You wanted to know from a female’s perspective, if I would consider giving a second chance. The truth is, I’m not sure. These types of situations all work on a case to case basis. For example, I don’t personally know all the good times you two have shared, all the bad times, how long you two have actually been dealing with each other, how long you two have been apart, etc. But I will say, I’ve given a guy another shot before after he probably didn’t deserve it, so I’m not completely opposed to that notion. It all depends on the nature of the relationship, the nature of the offense, and how willing you are (on your own) to make a serious change in order to preserve what truly matters to you.

 

As far as when and how to make the approach, it depends on how serious you are. For one, I’d say you should approach her as soon as possible.
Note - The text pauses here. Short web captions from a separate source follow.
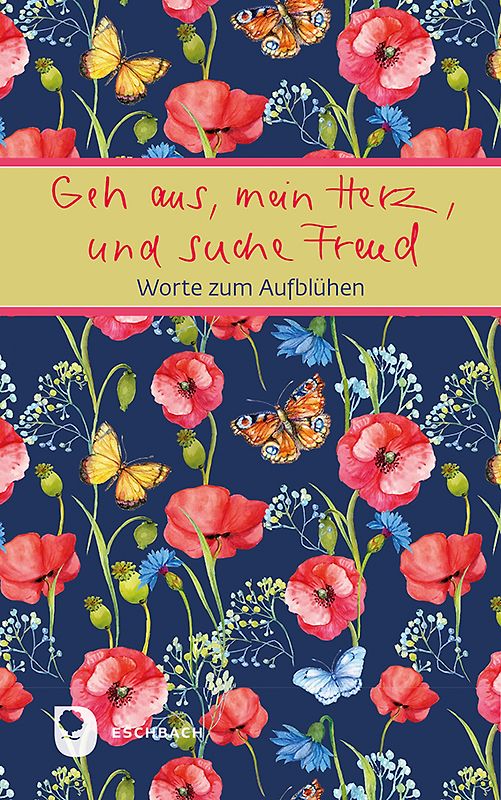 Geh aus, mein Herz, und suche Freud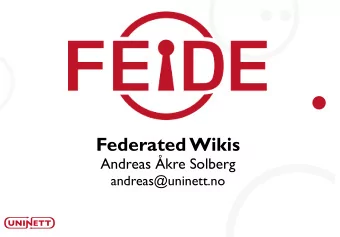 Federated Wikis  Andreas kre Solberg  andreas@uninett.no  Wikis in the  beginning  ...in the
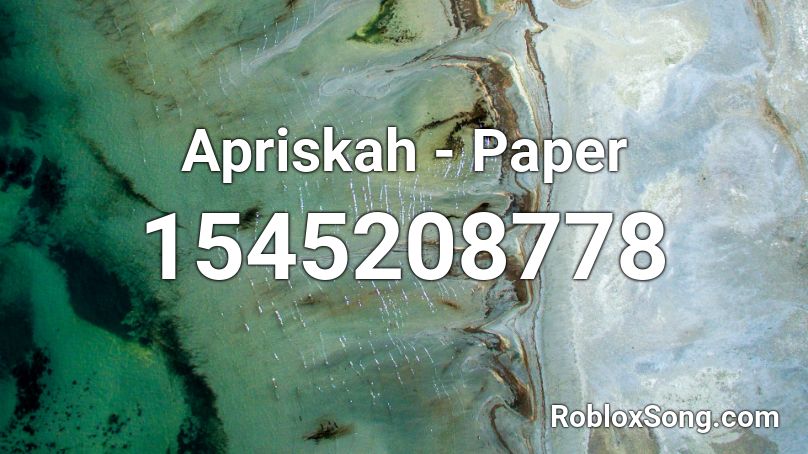 Apriskah - Paper Roblox ID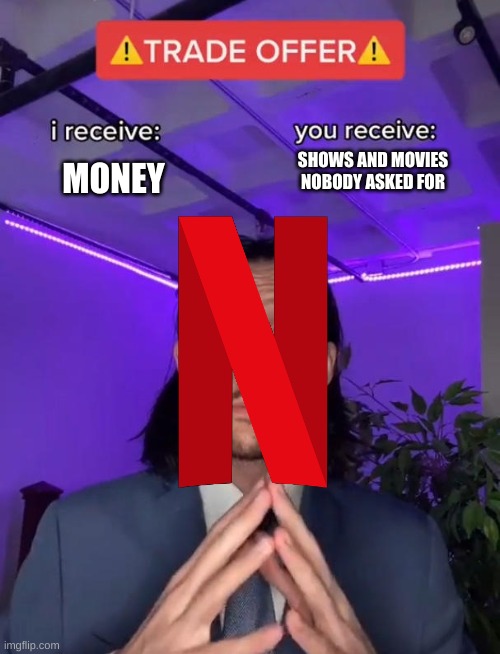 netflix for kids in a nutshell | SHOWS AND MOVIES NOBODY ASKED FOR; MONEY | image tagged in trade offer,memes,netflix,oh wow are you actually reading these tags | made w/ Imgflip meme maker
The longer you wait, the more she probably thinks you don’t care, or she builds up more and more negative emotions for you over time, or she just plain gets over you and won’t look back. I know that personally, the longer I’m apart from somebody, the less inclined I am to even care about that person.

 

When it comes to how, you’d probably throw her off in a good way if you do something spontaneous or romantic to spark the conversation. Randomly show up at her house, send some “I’m sorry” gifts to her address, give her something to wanna tell her friends about! 😂 Come humble, that’s the best way to show a girl you mean what you say and that she’s important to you.

 

You might think all of this is too much, but you have to remember that when a girl is hurt and she loses trust in you, it’s one of the most insecure feelings she can feel. You have to build her up and let her know she’s special and important to you before she’ll even think about opening up again. So don’t think it’s “too much.” If you want your girl back the way you say you do, you’ll do what it takes.

 

Those are just a few tips that I have. Furthermore, idk what you meant when you said that distance was basically driving a wedge between you two. I don’t know if she’s away at school, or just lives far away from you or what. But if that’s still gonna be an issue, before you make an attempt at mending things, make sure you can deal with it and it won’t cause you to stray again. The worst thing you can do is get a girl to start trusting you again or to take her back and you betray her trust again, or things end up not working out anyway.

 

I really hope things work out between you two if she’s receptive to what you have to say. If she’s single and enjoying it, let her. Especially if you don’t have something better to offer. I hope my advice helped you out, though! And if you have anymore questions or wanna tell me how it went, feel free! Good luck!